Ohadata J-16-217
COMMERCANT – ACTE DE COMMERCE – PHARMACIEN – ACTES ACCOMPLIS À L’OCCASION DE L’ACTIVITÉ DE PHARMACIEN : PRESCRIPTION QUINQUENNALE
Un pharmacien et une banque ont tous les deux la qualité de commerçant. Les actes accomplis par eux et les obligations qu’ils assument entre eux ou à l’égard d’autres personnes entrent bien dans le champ de l’article 18 [devenu 16] de l’AUDCG. S’agissant d’une action en justice pour avoir paiement d’une somme objet de leurs transactions, peu importe la forme en laquelle l’obligation a été constatée, elle tombe sous le coup de la prescription quinquennale et le pourvoi doit être rejeté.
ARTICLE 18 [DEVENU 16] DE L’AUDCG
CCJA, 2ème ch., n° 008/2016 du 21 janvier 2016 ; P. n° 042/2013/PC du 12/04/2013 : BIAO-Côte d’Ivoire c/ TRAORE Maténin, épouse COULIBALY.

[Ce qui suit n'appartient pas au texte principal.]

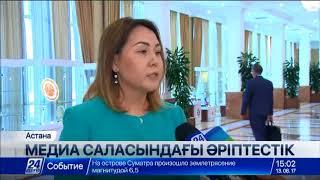 «Хабар» агенттігі беларусьтік «Белтелерадиокомпаниясымен» әріптестікті нығайтады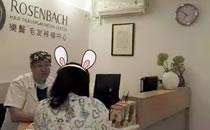 广州粤秀整形外科咨询室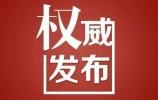 重磅!山东省委:关于进一步深化改革开放加快制度创新的决定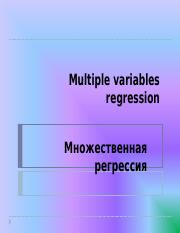 Multiple variables regression1.ppt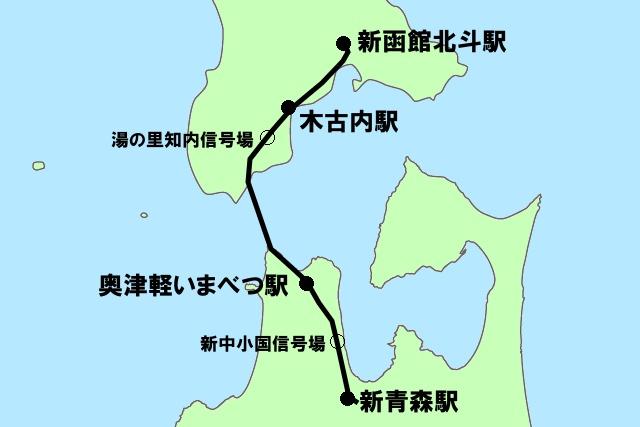 駅名は「新函館北斗駅」! 北海道新幹線の新駅名がついに正式決定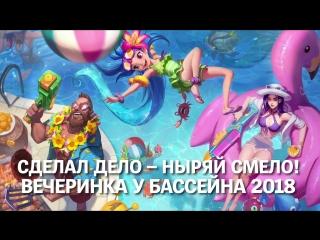 Вечеринка у бассейна 2018 | League of Legends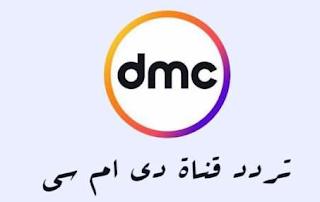 تردد قناة DMC الفضائية علي النايل سات 2018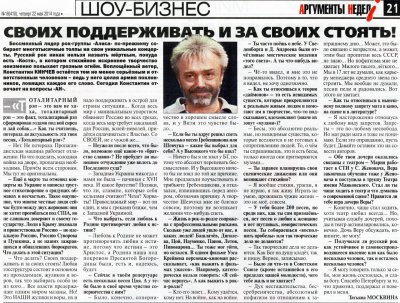 """22 мая 2014 - Опубликована статья """"Своих поддерживать и за своих стоять!"""""""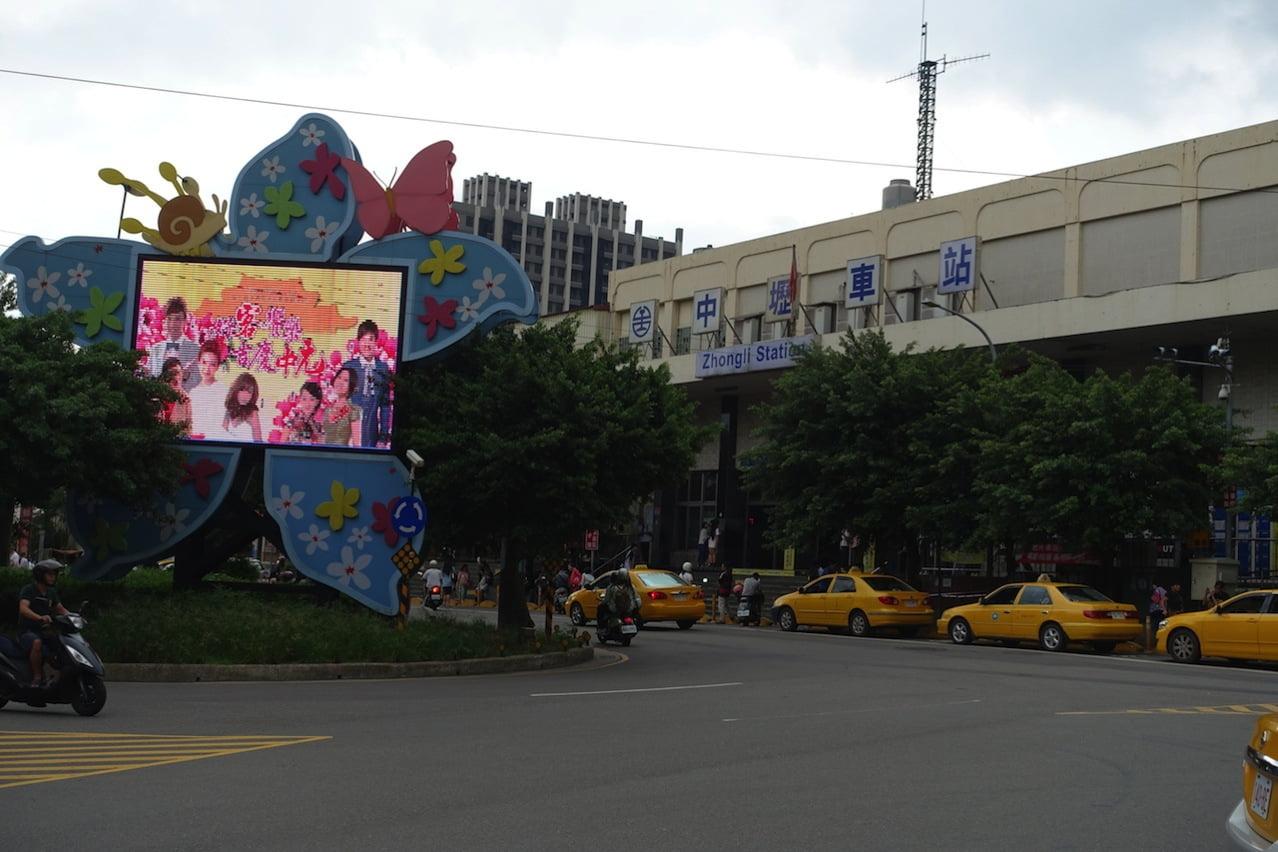 Taoyuan zhonli 013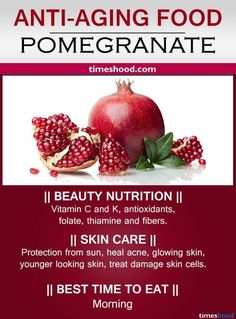 Pomegranate for skin care. Best Anti-aging foods to look younger. Anti-aging tips for wrinkles free skin. Best food for skin care. The post Pomegranate for skin care. Best Anti-aging foods to look younger. Anti-aging tip& appeared first on Food Monster. Best Anti Aging Creams, Anti Aging Tips, Anti Aging Skin Care, Pomegranate For Skin, Pomegranate Benefits, Fruit Benefits, Health Benefits, Younger Looking Skin, Younger Skin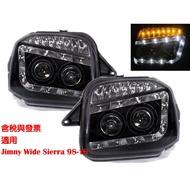 卡嗶車燈 SUZUKI 鈴木 JIMNY Wide Sierra 98-18 魚眼 LED R8款 大燈
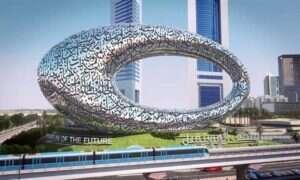 Dubaj zaprasza do Muzeum Przyszłości!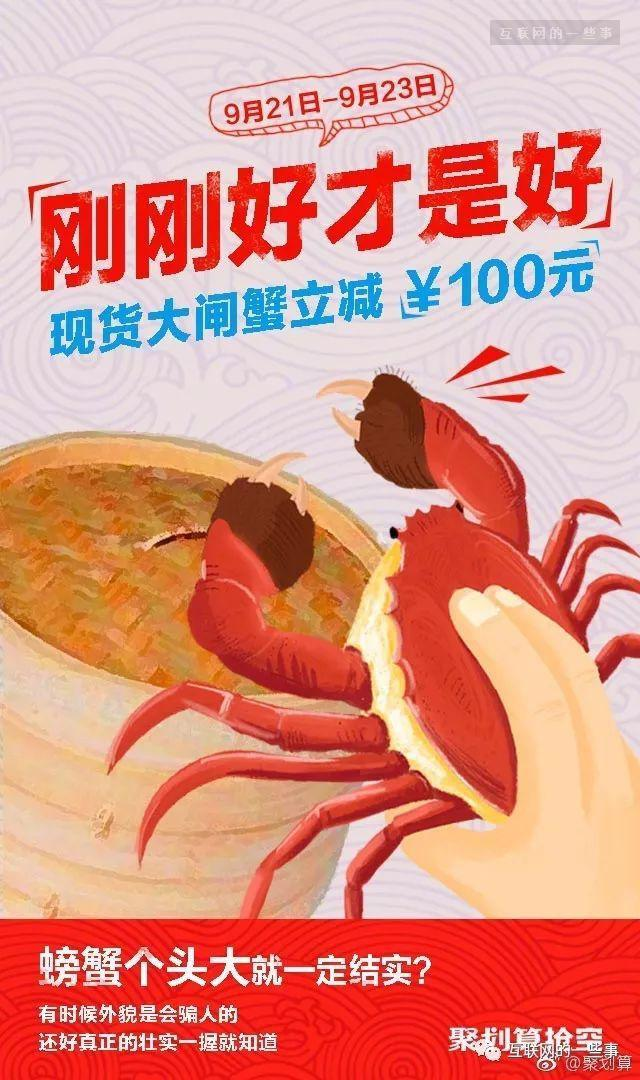 为了卖蟹,聚划算拿着诚意、趣味齐上阵!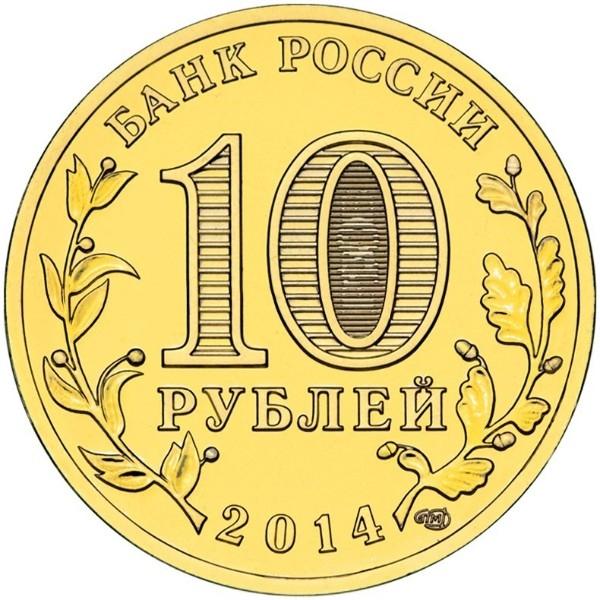 Россия 10 рублей 2014 года ММД Колпино - 1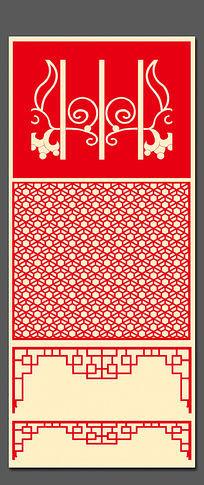 中国古典矢量花纹图案素材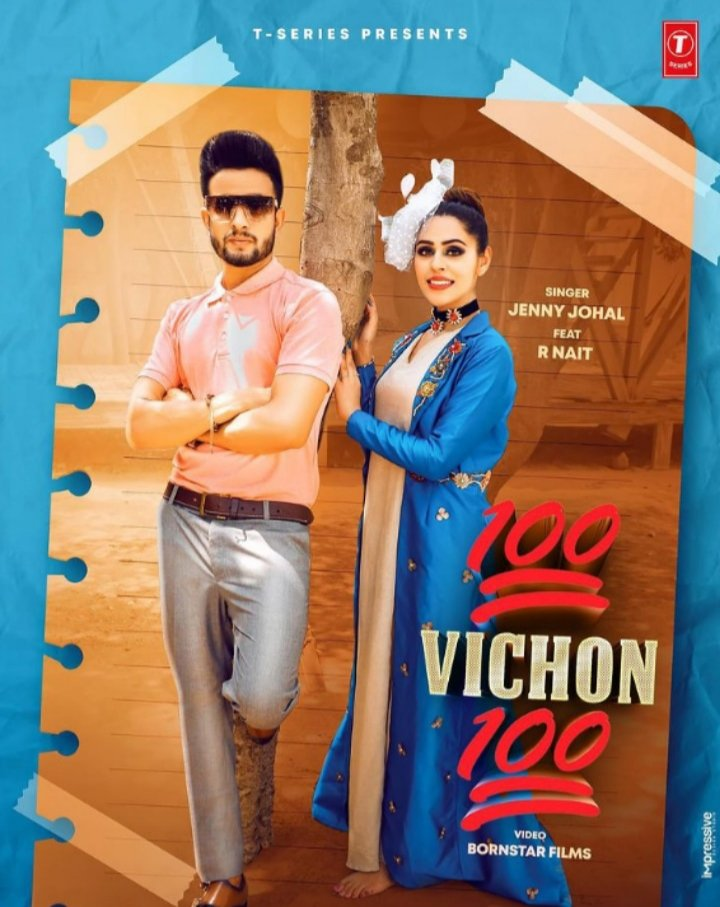YourDreamsMusicWithyou: 100 Vichon 100 New Song by Jenny Johal Ft_ R Nait ... https://t.co/QKrOBQwcE7 #YouTube #YouTubeOriginals #netflixindia #Netflix #tseries #ZeeMusicOriginals #instagram #Facebook #Song #gaana #AmazonPrime #Trending #trendingvideo #Video #Punjab #Punjabi #BMW https://t.co/yqzH2Pr4nN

ARRÊT N°008/2016 du 21 janvier 2016
La Cour Commune de Justice et d’Arbitrage (CCJA), de l’Organisation pour l’Harmonisation en Afrique du Droit des Affaires (OHADA), Deuxième chambre, a rendu l’Arrêt suivant en son audience publique du 21 janvier 2016 où étaient présents :
- Messieurs Abdoulaye Issoufi TOURE, Président, rapporteur
- Namuano Francisco DIAS GOMES, Juge
- Djimasna N’DONINGAR, Juge
- Maître Jean Bosco MONBLE, Greffier
Sur le pourvoi enregistré au greffe de la Cour de céans le 12 avril 2013 sous le n°042/2013/PC et formé par Maître Le Pince D. BLESSY, Avocat à la Cour, demeurant à Abidjan Km4, Boulevard de Marseille face à Bernabé, agissant au nom et pour le compte de la BIAO, société anonyme dont le siège est à Abidjan-Plateau, 8-10 Avenue Joseph Anoma 01 BP 1274 Abidjan 01, dans la cause l’opposant à dame TRAORE Maténin épouse COULIBALY, Pharmacienne demeurant à Abobo, 06 BP 828 Abidjan 06 ayant pour conseil la SCPA Imboua-Kouao-Tella & associés, Avocats à la Cour, demeurant à Cocody-Ambassades, Rue Bya, 03 BP 370 Abidjan 03, en cassation de l’Arrêt n°003 rendu le 08 janvier 2013 par la Cour d’appel d’Abidjan et dont le dispositif est le suivant :
« statuant publiquement, contradictoirement, en matière commerciale et en dernier ressort ; Déclare la BIAO-CI recevable en son appel ; L’y dit mal fondée ; L’en déboute ; Confirme par substitution de motifs le jugement querellé ; Condamne la BIAO-CI aux dépens de l’instance. »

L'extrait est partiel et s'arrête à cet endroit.